Continue the blog post about parents and college admission decisions, picking up right after its last sentence.

-- PAGE EXTRACT --

^^^^

Karen A. Hott

Hott off the Press

Working with high school students, I champion their well-being and confidence daily. Right now, though, I’m acutely aware of the stress and strain that parents are feeling, helpless to make happen things beyond their control, namely, college admissions. If you’re a parent of a senior who has received or is awaiting college decisions, you no doubt see the anxiety and feel the distress your child experiences during this process, and that’s hard.

The key here is to avoid comparison.

Maybe your kid is one of the lucky ones who hasn’t had a disappointing outcome yet—no denials of admission, deferrals, or waitlisting. If so, congratulations. Hug your kid. High five the other parent, their grandmas and grandpas. Try to refrain from announcing it on Facebook, from texting their friends’ parents.

^^^^

[Collected data entries]
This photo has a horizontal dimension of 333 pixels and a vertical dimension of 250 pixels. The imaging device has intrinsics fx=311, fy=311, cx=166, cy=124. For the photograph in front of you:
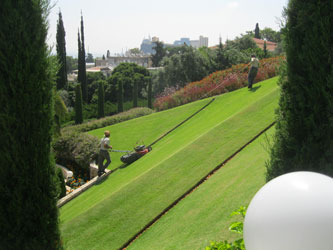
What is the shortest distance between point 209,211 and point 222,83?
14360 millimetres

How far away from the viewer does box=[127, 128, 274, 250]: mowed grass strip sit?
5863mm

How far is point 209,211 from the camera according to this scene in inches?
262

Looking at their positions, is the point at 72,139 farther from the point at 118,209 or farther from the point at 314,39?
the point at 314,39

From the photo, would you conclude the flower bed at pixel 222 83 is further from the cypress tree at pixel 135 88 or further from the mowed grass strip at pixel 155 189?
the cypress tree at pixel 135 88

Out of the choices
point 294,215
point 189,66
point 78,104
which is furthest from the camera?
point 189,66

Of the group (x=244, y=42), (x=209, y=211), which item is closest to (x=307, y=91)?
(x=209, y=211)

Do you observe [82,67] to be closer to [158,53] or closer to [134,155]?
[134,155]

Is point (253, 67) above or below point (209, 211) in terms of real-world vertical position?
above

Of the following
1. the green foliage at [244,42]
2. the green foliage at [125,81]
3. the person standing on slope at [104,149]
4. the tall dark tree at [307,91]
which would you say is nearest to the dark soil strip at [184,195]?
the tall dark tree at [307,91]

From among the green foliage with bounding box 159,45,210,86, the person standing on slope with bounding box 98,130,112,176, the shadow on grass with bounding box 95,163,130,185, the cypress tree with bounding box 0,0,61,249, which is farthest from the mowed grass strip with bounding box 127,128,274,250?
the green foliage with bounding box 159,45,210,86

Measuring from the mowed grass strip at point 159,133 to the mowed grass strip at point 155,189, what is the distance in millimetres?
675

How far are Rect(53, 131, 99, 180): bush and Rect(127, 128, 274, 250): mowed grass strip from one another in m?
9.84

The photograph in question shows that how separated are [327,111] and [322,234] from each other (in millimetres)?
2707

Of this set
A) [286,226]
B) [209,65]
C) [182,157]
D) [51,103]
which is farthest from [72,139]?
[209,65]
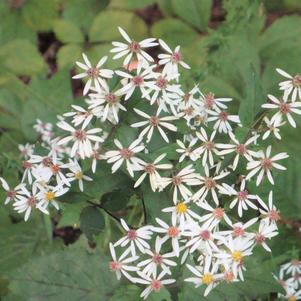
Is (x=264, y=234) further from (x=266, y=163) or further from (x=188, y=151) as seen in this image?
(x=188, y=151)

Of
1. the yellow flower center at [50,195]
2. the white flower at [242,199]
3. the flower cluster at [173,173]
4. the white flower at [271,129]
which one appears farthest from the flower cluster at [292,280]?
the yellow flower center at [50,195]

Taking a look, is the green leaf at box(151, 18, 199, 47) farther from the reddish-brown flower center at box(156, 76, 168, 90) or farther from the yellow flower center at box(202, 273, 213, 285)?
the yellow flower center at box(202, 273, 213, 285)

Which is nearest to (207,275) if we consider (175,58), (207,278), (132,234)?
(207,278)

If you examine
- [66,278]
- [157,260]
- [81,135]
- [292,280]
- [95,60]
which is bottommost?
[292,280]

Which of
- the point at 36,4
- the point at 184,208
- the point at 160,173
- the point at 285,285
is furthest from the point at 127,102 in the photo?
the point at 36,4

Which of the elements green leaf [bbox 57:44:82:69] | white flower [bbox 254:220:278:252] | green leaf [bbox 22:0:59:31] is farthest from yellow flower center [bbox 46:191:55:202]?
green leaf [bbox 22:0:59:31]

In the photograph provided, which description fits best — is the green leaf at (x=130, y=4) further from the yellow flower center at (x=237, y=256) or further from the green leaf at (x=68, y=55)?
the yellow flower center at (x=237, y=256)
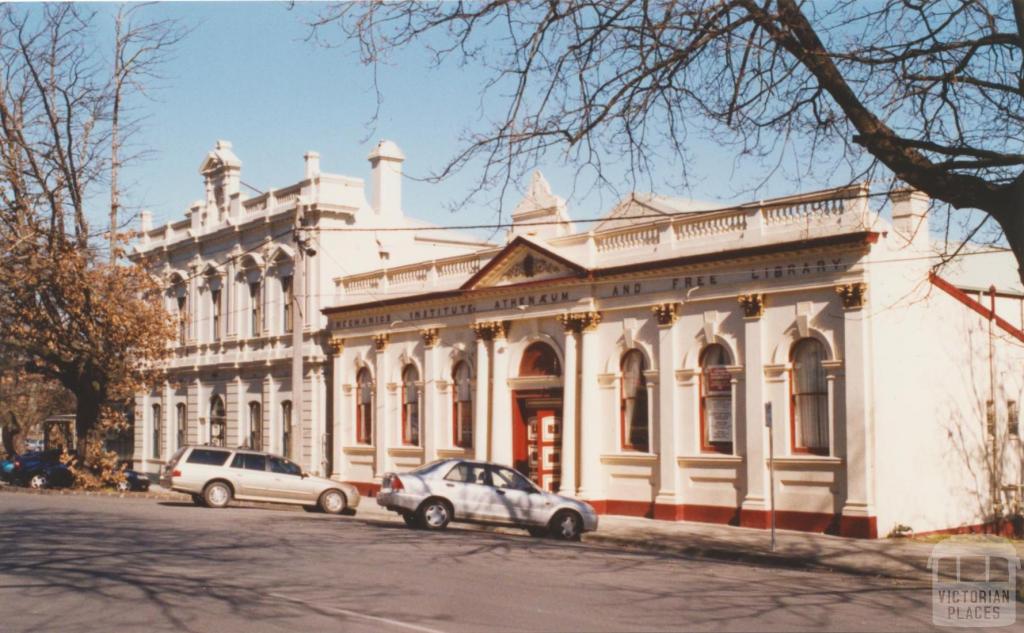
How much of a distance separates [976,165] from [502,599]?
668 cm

^^^^

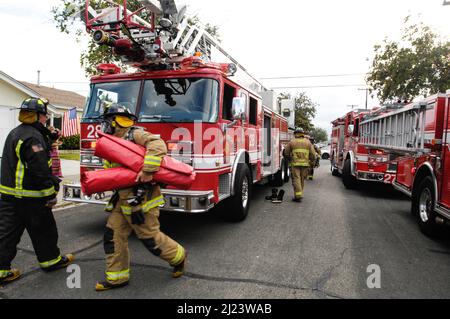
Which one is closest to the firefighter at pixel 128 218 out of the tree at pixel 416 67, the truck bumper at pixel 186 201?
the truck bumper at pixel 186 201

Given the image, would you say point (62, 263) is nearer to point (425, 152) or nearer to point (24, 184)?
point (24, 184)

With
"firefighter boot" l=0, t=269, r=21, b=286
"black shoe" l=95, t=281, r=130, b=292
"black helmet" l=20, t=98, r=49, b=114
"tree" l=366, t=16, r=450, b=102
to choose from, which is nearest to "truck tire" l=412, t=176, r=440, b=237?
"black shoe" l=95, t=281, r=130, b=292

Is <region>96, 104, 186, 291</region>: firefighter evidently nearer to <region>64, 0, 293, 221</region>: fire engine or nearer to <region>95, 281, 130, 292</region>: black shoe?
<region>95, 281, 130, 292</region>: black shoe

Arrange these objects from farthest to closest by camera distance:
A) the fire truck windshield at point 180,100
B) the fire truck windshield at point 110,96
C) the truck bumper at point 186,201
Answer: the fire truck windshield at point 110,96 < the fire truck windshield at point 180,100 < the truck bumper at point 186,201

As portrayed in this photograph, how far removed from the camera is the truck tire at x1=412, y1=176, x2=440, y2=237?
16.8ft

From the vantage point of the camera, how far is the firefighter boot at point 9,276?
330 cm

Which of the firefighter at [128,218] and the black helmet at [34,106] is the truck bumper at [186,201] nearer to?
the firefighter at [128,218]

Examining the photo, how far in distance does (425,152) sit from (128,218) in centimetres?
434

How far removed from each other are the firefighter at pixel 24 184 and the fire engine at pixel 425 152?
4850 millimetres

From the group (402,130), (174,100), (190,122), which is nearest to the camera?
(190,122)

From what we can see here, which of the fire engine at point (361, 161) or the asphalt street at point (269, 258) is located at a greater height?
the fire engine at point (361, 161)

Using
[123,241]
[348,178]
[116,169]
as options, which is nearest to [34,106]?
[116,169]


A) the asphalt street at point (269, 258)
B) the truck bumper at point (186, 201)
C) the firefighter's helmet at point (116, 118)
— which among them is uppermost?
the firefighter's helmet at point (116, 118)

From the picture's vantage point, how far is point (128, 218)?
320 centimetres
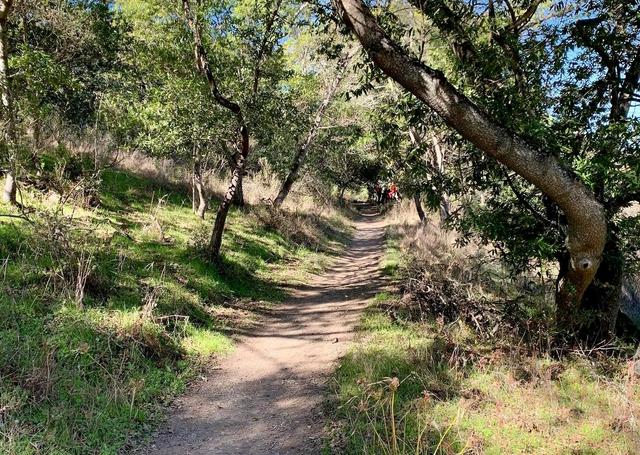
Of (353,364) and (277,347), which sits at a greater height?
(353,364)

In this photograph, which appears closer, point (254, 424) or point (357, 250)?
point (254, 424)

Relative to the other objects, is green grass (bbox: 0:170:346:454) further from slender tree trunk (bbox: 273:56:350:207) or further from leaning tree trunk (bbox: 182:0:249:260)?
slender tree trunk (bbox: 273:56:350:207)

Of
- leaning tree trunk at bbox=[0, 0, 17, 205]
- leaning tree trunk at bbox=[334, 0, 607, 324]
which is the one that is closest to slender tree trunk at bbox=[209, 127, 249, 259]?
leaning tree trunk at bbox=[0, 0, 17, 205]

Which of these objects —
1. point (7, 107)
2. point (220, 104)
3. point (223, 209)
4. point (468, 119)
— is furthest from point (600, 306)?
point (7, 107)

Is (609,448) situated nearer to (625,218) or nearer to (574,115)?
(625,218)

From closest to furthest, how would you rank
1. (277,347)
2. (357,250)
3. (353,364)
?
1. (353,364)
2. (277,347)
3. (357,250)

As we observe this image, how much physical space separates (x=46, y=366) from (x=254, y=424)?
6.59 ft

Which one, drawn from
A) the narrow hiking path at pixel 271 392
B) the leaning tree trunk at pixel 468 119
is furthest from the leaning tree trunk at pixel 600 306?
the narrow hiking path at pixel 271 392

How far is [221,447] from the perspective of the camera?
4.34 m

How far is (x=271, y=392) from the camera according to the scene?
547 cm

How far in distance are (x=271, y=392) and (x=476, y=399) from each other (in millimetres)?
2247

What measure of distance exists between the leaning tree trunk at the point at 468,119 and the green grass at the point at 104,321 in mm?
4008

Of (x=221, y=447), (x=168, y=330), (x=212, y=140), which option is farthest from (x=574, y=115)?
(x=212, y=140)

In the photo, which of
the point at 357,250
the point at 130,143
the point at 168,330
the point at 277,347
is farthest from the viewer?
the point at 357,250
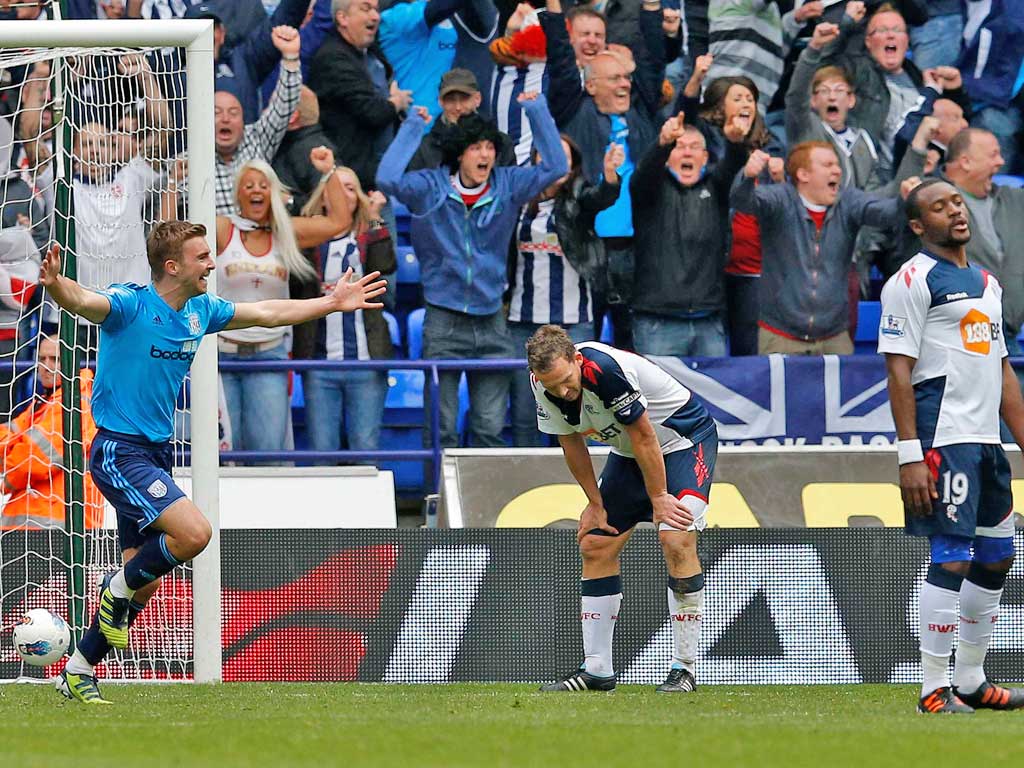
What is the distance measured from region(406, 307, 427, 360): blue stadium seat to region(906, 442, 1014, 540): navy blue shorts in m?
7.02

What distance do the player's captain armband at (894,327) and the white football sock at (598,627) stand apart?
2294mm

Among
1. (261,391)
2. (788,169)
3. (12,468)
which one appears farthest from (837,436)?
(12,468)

^^^^

-- REPLY --
Or maybe your kid has had some less-than-happy results in the early rounds of decisions. (Most colleges won’t be finished releasing admission decisions before April.) Maybe you’re nettled by a Toxic Friend with a child the same age as yours, someone who keeps texting you with all of their kid’s wonderful accomplishments, the subtext implying that their kid is better than yours (and by extension, the parent is better than you).

Some clients have passed along to me how they stay away from the comparison game:

  • ~Say, “Congratulations!” Then politely disengage from the conversation.
  • ~Use humor. “Thank goodness we don’t have that problem!”
  • ~Stay away from Facebook or other social media if it’s a source of toxic comparisons.
  • ~Don’t engage in trying to figure out why Abbott got in with a “full ride” (which is extremely rare) while Zoe did not. You cannot know what hidden factors—like institutional priorities—went into a college’s decisions.
  • ~Tell friends who ask what is happening with your child that your family has agreed not to discuss college outcomes until your child decides where to attend in the fall.

Breathe. Your child will find their place and these days, with their excitement and agony, will be in the past.